Mathieson leaned forward and coiled his arms around his knees. “I want a crack at rewriting this script.”

“Now I ain't sure I see what you're talking about there.”

“Frank Pastor's had all the initiatives. He acts, I react. He shoots, I duck. He's the star, the writer and the director—the hell with it, Roger, I'm sick of being an extra in Frank Pastor's grade-B programmer.”

“Well you had those cards dealt to you, old horse.”

“If you're the mouse in the shooting gallery, sooner or later you're bound to get an urge to pick up one of the rifles and start shooting back.”

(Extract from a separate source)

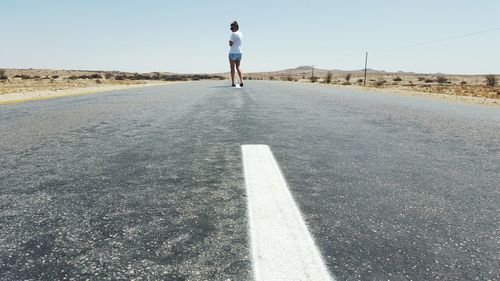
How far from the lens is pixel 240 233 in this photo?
1.67m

Roger rolled his glass between his palms. “You mean that literally? I mean, picking up a gun and going after the son of a bitch?”

“That's not my line. I wouldn't stand a chance.”

“Then that kind of thinking, it's only going to misery you. Torturing yourself ain't going to help.”

“I'm not doing that.”

“Amy must just about have supper on the table. Let's us go eat. Look here—you got a plan of some kind kicking around back there inside your head?”

“It's beginning to.”

“You know there's one man you ought to go and see. You know who that is.”

“Yes.” Mathieson knew.

PART TWO

TURNABOUT

CHAPTER NINE

Los Angeles: 22 August

1

T
HE RECEPTIONIST HAD ABUNDANT DARK RED HAIR AND
frosty eye makeup; she had the look of a cocktail hostess in a pricey lounge. “Yes, sir?”

“My name's Edward Merle. I phoned yesterday.”

“Yes, sir. Your appointment was for ten-thirty.”